Breve histórico da pirataria no PlayStation
- O PlayStation foi lançado em 1995 nos Estados Unidos e vendeu mais de 100 milhões de unidades até 2006, quando parou de ser fabricado.
- O console não precisava ser destravado para rodar jogos piratas, mas em compensação não era qualquer um que conseguia baixar e queimar uma mídia para jogar em casa. Era mais complicado arranjar um jogo pirata caseiro naquela época.
- O PlayStation 2 foi lançado no dia 26 de outubro de 2000 nos Estados Unidos e já vendeu mais de 140 milhões de unidades até hoje.
- O PS2 é equipado com um sistema DRM (Digital Rights Management), que visa certificar que o aparelho está rodando somente DVDs originais da Sony. Porém é uma mídia extremamente fácil de ser corrompida.
- Um método para destravar o console é via software pelo SoftMod. O jogador precisa instalar no Memory Card um software que evite a checagem da mídia pirata no PS2.
- É possível destravar o console via hardware usando um ModChip. É necessário instalar o dispositivo dentro do videogame para que ele intercepte e bloqueie o sinal do DRM quando a mídia for ser checada.
- Um dos mais populares foi o Magic3. Logo em seguida foi lançado o Thunder Pro, uma versão brasileira do chip Morpheu (mais evoluído que o Magic3). A versão Thunder Pro Gold 2 permite aos jogadores gravarem jogos direto em pen drives, o que evita o desgaste do leitor óptico, que era a maior reclamação dos usuários da versão anterior do chip - que reclamavam que o console esquentava muito e o consumo de energia aumentava.
- Hoje, o chip Matrix Infinity é o único usado pelos pirateiros. Ele é a última versão dos chips e a maioria dos técnicos que trabalham com o destravamento de consoles o utilizam. O chip lê todos os tipos de CDs e DVDs.

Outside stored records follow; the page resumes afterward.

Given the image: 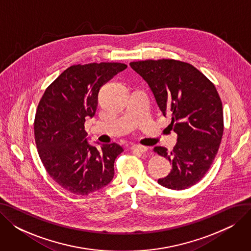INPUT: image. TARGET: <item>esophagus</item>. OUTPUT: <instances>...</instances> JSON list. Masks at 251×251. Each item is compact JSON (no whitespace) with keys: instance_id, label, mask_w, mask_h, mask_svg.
I'll use <instances>...</instances> for the list:
<instances>
[{"instance_id":"esophagus-1","label":"esophagus","mask_w":251,"mask_h":251,"mask_svg":"<svg viewBox=\"0 0 251 251\" xmlns=\"http://www.w3.org/2000/svg\"><path fill=\"white\" fill-rule=\"evenodd\" d=\"M130 150L133 152H138V153H144L148 151V149L146 147H142V146H132L130 148Z\"/></svg>"}]
</instances>
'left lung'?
<instances>
[{
  "instance_id": "1",
  "label": "left lung",
  "mask_w": 251,
  "mask_h": 251,
  "mask_svg": "<svg viewBox=\"0 0 251 251\" xmlns=\"http://www.w3.org/2000/svg\"><path fill=\"white\" fill-rule=\"evenodd\" d=\"M130 67L148 82L178 135L171 152L153 149L172 165L157 183L173 190L195 185L212 166L223 136V105L215 85L192 65L172 59L131 62Z\"/></svg>"
}]
</instances>
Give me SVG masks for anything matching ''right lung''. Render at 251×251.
<instances>
[{"instance_id": "right-lung-1", "label": "right lung", "mask_w": 251, "mask_h": 251, "mask_svg": "<svg viewBox=\"0 0 251 251\" xmlns=\"http://www.w3.org/2000/svg\"><path fill=\"white\" fill-rule=\"evenodd\" d=\"M126 68L122 63L73 65L39 100L34 119L39 157L49 175L73 194L88 195L114 177L115 160L124 150L115 142L91 146L84 122L96 114L100 87Z\"/></svg>"}]
</instances>
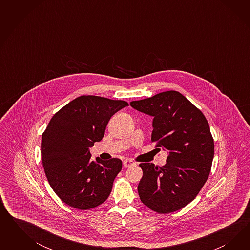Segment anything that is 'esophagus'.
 Wrapping results in <instances>:
<instances>
[{
  "label": "esophagus",
  "mask_w": 250,
  "mask_h": 250,
  "mask_svg": "<svg viewBox=\"0 0 250 250\" xmlns=\"http://www.w3.org/2000/svg\"><path fill=\"white\" fill-rule=\"evenodd\" d=\"M123 165L124 167H129L134 166V165H136V163H135V161L133 160V159H125L124 161H123Z\"/></svg>",
  "instance_id": "34e87169"
}]
</instances>
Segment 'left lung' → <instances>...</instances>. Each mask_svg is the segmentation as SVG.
<instances>
[{
	"mask_svg": "<svg viewBox=\"0 0 250 250\" xmlns=\"http://www.w3.org/2000/svg\"><path fill=\"white\" fill-rule=\"evenodd\" d=\"M130 105L153 119L151 141L168 153L166 165L141 163L137 190L141 202L159 213L189 205L207 181L214 143L205 114L179 91L160 92Z\"/></svg>",
	"mask_w": 250,
	"mask_h": 250,
	"instance_id": "1",
	"label": "left lung"
}]
</instances>
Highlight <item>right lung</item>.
<instances>
[{"instance_id":"1","label":"right lung","mask_w":250,"mask_h":250,"mask_svg":"<svg viewBox=\"0 0 250 250\" xmlns=\"http://www.w3.org/2000/svg\"><path fill=\"white\" fill-rule=\"evenodd\" d=\"M127 105L121 100L83 95L48 123L42 134V163L51 188L66 205L90 210L110 195L121 159L91 160L90 147L103 139L110 118Z\"/></svg>"}]
</instances>
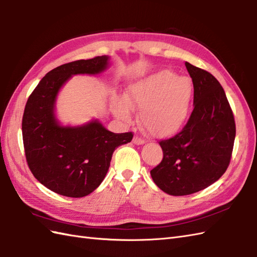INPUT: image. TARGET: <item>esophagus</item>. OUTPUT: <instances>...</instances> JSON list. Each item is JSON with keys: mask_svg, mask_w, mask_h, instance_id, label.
<instances>
[{"mask_svg": "<svg viewBox=\"0 0 257 257\" xmlns=\"http://www.w3.org/2000/svg\"><path fill=\"white\" fill-rule=\"evenodd\" d=\"M133 143H134V144H136V145H142V144H144V143H145V141H144V139L140 138V136L135 135V136H134V139H133Z\"/></svg>", "mask_w": 257, "mask_h": 257, "instance_id": "esophagus-1", "label": "esophagus"}]
</instances>
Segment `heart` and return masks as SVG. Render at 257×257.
<instances>
[{
	"label": "heart",
	"instance_id": "b5f03b06",
	"mask_svg": "<svg viewBox=\"0 0 257 257\" xmlns=\"http://www.w3.org/2000/svg\"><path fill=\"white\" fill-rule=\"evenodd\" d=\"M192 99L189 78L162 69L130 84L124 99L114 101L116 115L131 121L132 109L140 110V123L154 138H169L184 126Z\"/></svg>",
	"mask_w": 257,
	"mask_h": 257
}]
</instances>
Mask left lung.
<instances>
[{
	"instance_id": "left-lung-1",
	"label": "left lung",
	"mask_w": 257,
	"mask_h": 257,
	"mask_svg": "<svg viewBox=\"0 0 257 257\" xmlns=\"http://www.w3.org/2000/svg\"><path fill=\"white\" fill-rule=\"evenodd\" d=\"M193 83V111L181 132L161 141L164 157L151 170L159 189L186 196L225 173L235 139L234 116L223 88L210 72L186 62Z\"/></svg>"
}]
</instances>
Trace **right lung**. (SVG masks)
I'll return each mask as SVG.
<instances>
[{
  "instance_id": "right-lung-1",
  "label": "right lung",
  "mask_w": 257,
  "mask_h": 257,
  "mask_svg": "<svg viewBox=\"0 0 257 257\" xmlns=\"http://www.w3.org/2000/svg\"><path fill=\"white\" fill-rule=\"evenodd\" d=\"M109 57L76 60L49 71L34 89L22 119L27 165L34 177L58 195L81 198L95 190L109 170L112 154L133 133H112L98 119L81 126H61L55 116L56 98L73 75L105 70Z\"/></svg>"
}]
</instances>
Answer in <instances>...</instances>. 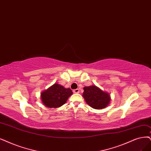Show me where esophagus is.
<instances>
[{
	"mask_svg": "<svg viewBox=\"0 0 151 151\" xmlns=\"http://www.w3.org/2000/svg\"><path fill=\"white\" fill-rule=\"evenodd\" d=\"M73 92L74 93H80V90H78V89H75V90L73 91Z\"/></svg>",
	"mask_w": 151,
	"mask_h": 151,
	"instance_id": "esophagus-1",
	"label": "esophagus"
}]
</instances>
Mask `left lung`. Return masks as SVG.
<instances>
[{"label": "left lung", "mask_w": 151, "mask_h": 151, "mask_svg": "<svg viewBox=\"0 0 151 151\" xmlns=\"http://www.w3.org/2000/svg\"><path fill=\"white\" fill-rule=\"evenodd\" d=\"M83 90V98L86 103L93 109H104L109 104L111 99L109 93L103 91L96 85L85 86Z\"/></svg>", "instance_id": "obj_1"}]
</instances>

Além disso, sua atualização se faz via firmware gravada em mídia.
Medidas legais já foram tomadas pela Sony para evitar a comercialização do PSJailbreak. Na Austrália a importação do acessório foi proibida por uma lei judicial, e os comerciantes que tiverem a mercadoria em estoque deverão entregá-los a Sony. Quem fez a pré compra do dispositivo USB foi reembolsado.

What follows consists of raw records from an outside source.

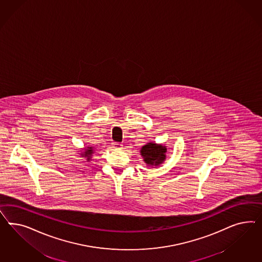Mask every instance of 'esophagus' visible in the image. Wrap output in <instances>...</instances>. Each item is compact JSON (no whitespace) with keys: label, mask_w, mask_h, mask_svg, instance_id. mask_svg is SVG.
<instances>
[{"label":"esophagus","mask_w":262,"mask_h":262,"mask_svg":"<svg viewBox=\"0 0 262 262\" xmlns=\"http://www.w3.org/2000/svg\"><path fill=\"white\" fill-rule=\"evenodd\" d=\"M112 146H113V148H114V149H118V150L122 149V147H123V146H122V144L116 142L112 143Z\"/></svg>","instance_id":"34e87169"}]
</instances>
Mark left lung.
<instances>
[{
	"mask_svg": "<svg viewBox=\"0 0 262 262\" xmlns=\"http://www.w3.org/2000/svg\"><path fill=\"white\" fill-rule=\"evenodd\" d=\"M167 147L165 144L148 142L140 149V155L148 167L159 166L166 159Z\"/></svg>",
	"mask_w": 262,
	"mask_h": 262,
	"instance_id": "1",
	"label": "left lung"
}]
</instances>
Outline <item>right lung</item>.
<instances>
[{
	"mask_svg": "<svg viewBox=\"0 0 262 262\" xmlns=\"http://www.w3.org/2000/svg\"><path fill=\"white\" fill-rule=\"evenodd\" d=\"M93 154H94V148L93 147L83 148V151H82V149H80V152H79L80 157L81 158H85L88 161H90L92 159L91 157L93 156Z\"/></svg>",
	"mask_w": 262,
	"mask_h": 262,
	"instance_id": "1",
	"label": "right lung"
}]
</instances>
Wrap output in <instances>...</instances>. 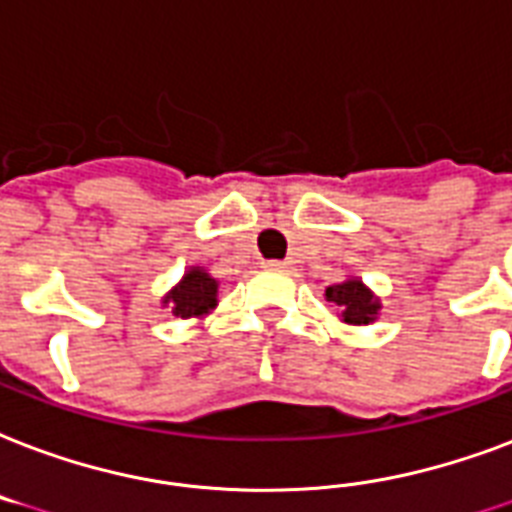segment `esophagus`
Segmentation results:
<instances>
[{
    "label": "esophagus",
    "instance_id": "1",
    "mask_svg": "<svg viewBox=\"0 0 512 512\" xmlns=\"http://www.w3.org/2000/svg\"><path fill=\"white\" fill-rule=\"evenodd\" d=\"M264 267L272 269V272H288V267H291V264H288V261H267Z\"/></svg>",
    "mask_w": 512,
    "mask_h": 512
}]
</instances>
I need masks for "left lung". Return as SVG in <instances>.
<instances>
[{
	"mask_svg": "<svg viewBox=\"0 0 512 512\" xmlns=\"http://www.w3.org/2000/svg\"><path fill=\"white\" fill-rule=\"evenodd\" d=\"M326 299L334 301L342 320L350 323V326H368V323H374L379 310H382L379 299L368 291L358 277H347L344 283L328 285Z\"/></svg>",
	"mask_w": 512,
	"mask_h": 512,
	"instance_id": "left-lung-1",
	"label": "left lung"
}]
</instances>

A Sony Computer Entertainment America entrou com um processo contra uma loja online na Califórnia. Uma das principais acusações contra a Zoomba LDC é a de violação de direitos autorais, dado que o site estava realizando a venda do Jailbreak e é listado como um dos pontos de vendas oficiais do aparato.
Até agora a Sony Brasil não fez nenhuma declaração a respeito do PSJailbreak.